WRITTEN REQUEST A:
List every endpoint in the agent documentation that uses the GET method.

SUPPLIED TEXT:
▽
See [Combined Mode in GUIDE.md](docs/GUIDE.md#combined-mode) for complete documentation.

### CLI Commands (`znvault agent`)

The CLI provides the same configuration commands:

| Command | Description |
|---------|-------------|
| `znvault agent init` | Initialize agent config (uses CLI credentials) |
| `znvault agent add <cert-id>` | Add a certificate to sync |
| `znvault agent remove <id-or-name>` | Remove a certificate |
| `znvault agent list` | List configured certificates |
| `znvault agent sync` | One-time sync (for testing) |
| `znvault agent start` | Start the daemon (invokes `zn-vault-agent`) |
| `znvault agent status` | Show sync status |

## Health & Metrics

When started with `--health-port`, the agent exposes:

| Endpoint | Method | Description |
|----------|--------|-------------|
| `/health` | GET | JSON health status |
| `/ready` | GET | Readiness probe (Kubernetes) |
| `/live` | GET | Liveness probe |
| `/metrics` | GET | Prometheus metrics |
| `/scheduler/quiesce` | POST | Scheduler quiesce passthrough (see below) |
| `/scheduler/status` | GET | Scheduler status passthrough |
| `/scheduler/resume` | POST | Scheduler resume passthrough |

### Scheduler Passthrough Routes

The `/scheduler/*` routes forward requests to the local znapi instance's `/internal/scheduler/*` endpoints. They are used by `znvault-plugin-payara` during scheduler-aware deploys to quiesce (drain in-flight jobs), verify drain, and resume the scheduler after the WAR is deployed.
△
[Some records]
▽
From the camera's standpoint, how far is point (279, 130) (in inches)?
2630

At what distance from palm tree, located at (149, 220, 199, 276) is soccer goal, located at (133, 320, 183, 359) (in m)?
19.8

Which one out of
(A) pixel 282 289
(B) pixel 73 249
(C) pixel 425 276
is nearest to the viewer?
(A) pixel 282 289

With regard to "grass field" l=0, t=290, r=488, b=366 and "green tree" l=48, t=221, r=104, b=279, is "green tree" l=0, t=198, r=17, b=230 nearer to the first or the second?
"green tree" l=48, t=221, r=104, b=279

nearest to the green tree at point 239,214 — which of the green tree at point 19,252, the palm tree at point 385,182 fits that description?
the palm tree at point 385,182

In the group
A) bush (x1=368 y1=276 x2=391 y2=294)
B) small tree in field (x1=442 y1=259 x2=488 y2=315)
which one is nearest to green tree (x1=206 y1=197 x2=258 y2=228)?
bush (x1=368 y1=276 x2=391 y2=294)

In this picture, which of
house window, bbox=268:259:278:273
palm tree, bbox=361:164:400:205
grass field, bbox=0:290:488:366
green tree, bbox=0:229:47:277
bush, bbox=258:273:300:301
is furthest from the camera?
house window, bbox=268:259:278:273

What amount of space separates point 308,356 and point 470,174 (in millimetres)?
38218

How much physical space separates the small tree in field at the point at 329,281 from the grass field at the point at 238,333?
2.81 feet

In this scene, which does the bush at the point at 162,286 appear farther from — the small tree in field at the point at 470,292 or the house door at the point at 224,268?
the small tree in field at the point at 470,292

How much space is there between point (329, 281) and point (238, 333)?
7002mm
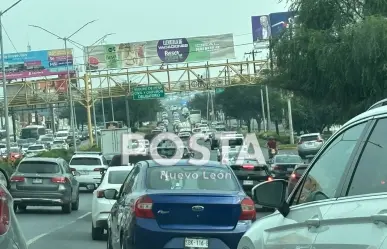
△
WRITTEN REQUEST B:
Copy the lines of the records from the line containing "nearest to the green" through the end of the records, including both ends. Leave the pictures out.

WRITTEN RESPONSE A:
/health
/ready
/live
/metrics
/scheduler/status

WRITTEN RESPONSE B:
nearest to the green tree at point 239,214 — which of the green tree at point 19,252, the palm tree at point 385,182 fits that description?
the palm tree at point 385,182

In the group
A) bush (x1=368 y1=276 x2=391 y2=294)
B) small tree in field (x1=442 y1=259 x2=488 y2=315)
which one is nearest to green tree (x1=206 y1=197 x2=258 y2=228)?
bush (x1=368 y1=276 x2=391 y2=294)

In this picture, which of
house window, bbox=268:259:278:273
palm tree, bbox=361:164:400:205
grass field, bbox=0:290:488:366
green tree, bbox=0:229:47:277
bush, bbox=258:273:300:301
is furthest from the camera?
house window, bbox=268:259:278:273

What amount of space separates point 308,356 and point 470,174 (in millimetres)?
38218

How much physical space separates the small tree in field at the point at 329,281 from the grass field at the point at 238,333?
2.81 feet

In this scene, which does the bush at the point at 162,286 appear farther from — the small tree in field at the point at 470,292 or the house door at the point at 224,268?
the small tree in field at the point at 470,292

How much space is there between point (329, 281) and point (238, 333)?
7002mm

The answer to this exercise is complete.